MATERIAL TO PROCESS →
*** Block opens ***
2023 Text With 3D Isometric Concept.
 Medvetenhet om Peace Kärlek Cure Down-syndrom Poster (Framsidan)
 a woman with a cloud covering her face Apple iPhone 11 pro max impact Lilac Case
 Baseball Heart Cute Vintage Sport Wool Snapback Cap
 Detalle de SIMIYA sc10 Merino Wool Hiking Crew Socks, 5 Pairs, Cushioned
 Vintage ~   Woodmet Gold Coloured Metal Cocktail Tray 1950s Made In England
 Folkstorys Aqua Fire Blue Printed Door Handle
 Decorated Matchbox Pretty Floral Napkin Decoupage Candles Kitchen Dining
*** Block closes ***
Set all the data down again, exactly as it reads above.

2023 Text With 3D Isometric Concept.
 Medvetenhet om Peace Kärlek Cure Down-syndrom Poster (Framsidan)
 a woman with a cloud covering her face Apple iPhone 11 pro max impact Lilac Case
 Baseball Heart Cute Vintage Sport Wool Snapback Cap
 Detalle de SIMIYA sc10 Merino Wool Hiking Crew Socks, 5 Pairs, Cushioned
 Vintage ~   Woodmet Gold Coloured Metal Cocktail Tray 1950s Made In England
 Folkstorys Aqua Fire Blue Printed Door Handle
 Decorated Matchbox Pretty Floral Napkin Decoupage Candles Kitchen Dining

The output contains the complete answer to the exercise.